It's Official: Lax Emoji Approved by Unicode, To Hit Phones This Fall

One of the renderings for the official lacrosse emoji, set to hit phones in the fall.

It’s official. The lacrosse emoji will hit phones later this year. Rejoice lacrosse world!

Yes, you read that correctly. The lacrosse emoji will be officially added to the Unicode 11.0 update, which may reach phones by September or October. The Unicode Technical Committee met late in January to decide the fate of over prospective emojis, and the lacrosse emoji (labeled U+1F94D LACROSSE STICK AND BALL) made the cut with approximately 157 that will hit iPhones across the world this year.

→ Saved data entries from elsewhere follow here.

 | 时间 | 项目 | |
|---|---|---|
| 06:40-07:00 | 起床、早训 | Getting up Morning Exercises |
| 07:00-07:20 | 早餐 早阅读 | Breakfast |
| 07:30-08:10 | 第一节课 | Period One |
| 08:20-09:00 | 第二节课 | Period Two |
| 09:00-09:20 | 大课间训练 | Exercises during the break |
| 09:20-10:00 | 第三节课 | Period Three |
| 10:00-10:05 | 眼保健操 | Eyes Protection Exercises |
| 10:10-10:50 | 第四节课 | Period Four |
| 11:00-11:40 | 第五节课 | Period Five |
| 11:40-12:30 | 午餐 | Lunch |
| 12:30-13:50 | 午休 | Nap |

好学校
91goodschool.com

Along with the lacrosse emoji, iPhone users will see a softball and flying disc among sports emojis approved. Here’s the full list of emojis for Unicode 11.0.

The lacrosse emoji, according to the Emoji subcommittee, was “prioritized for encoding” among eight potential sports emojis based on the “well formed proposal” and the fact that it was one of the most requested emojis in 2017

Way to go, Lacrosse Twitter.

It’s been more than 15 months of work from a handful of individuals — researching the process and submitting a proposal, waiting back for results and watching the lacrosse community react with joy as each step was announced — but the lacrosse emoji campaign is complete.

The #laxemoji campaign and corresponding proposal process was started by Nicole Bohorad in November of 2016. Bohorad, with the backing of US Lacrosse President and CEO Steve Stenersen and Tewaaraton Foundation Executive Director Sarah Aschenbach, submitted a detailed proposal to the Unicode Consortium, the non-profit organization that receives proposals from all over the world and standardizes text like emojis for global software use.

“We couldn’t be more excited for the lacrosse community to finally have its own emoji,” Bohorad said. “With emojis being used across languages, this is a monumental step for the sport gaining mainstream popularity across the globe.  We're very hopeful that this will be a catalyst in continuing to grow lacrosse through many forms of digital communication and technology platforms.”

“It’s great that lacrosse has been recognized formally as a tangible piece of social media vernacular,” Stenersen said.  “Many thanks to those whose creativity and passion led to this cultural milestone.”

Along with the proposal was a potential design, created by former Limestone player Mike Freudiger. From the two renderings Freudiger submitted — one NCAA regulation and one traditional wooden stick — the lacrosse emoji will look similar to the modern design.

“If you have the chance to grow the game internationally, and you have the opportunity to add a little picture of lacrosse to every smartphone and software and social media platform in the world, it definitely couldn’t hurt,” Freudiger said.

The news comes after the lacrosse world heard in December that the sport’s emoji was included in the beta version of Unicode 11.0 along with dozens of other potential emojis. 

Now that it is officially becoming an emoji, the prospect of the lacrosse stick and ball reaching phones across the world has many excited for the future.

"We can't wait to see how the lacrosse world makes use of the lacrosse emoji," Aschenbach said. "Looking forward to seeing it all over social media and the impact it will have on growing the game."

As for now, lacrosse fans will  anxiously await the Emoji 11.0 update.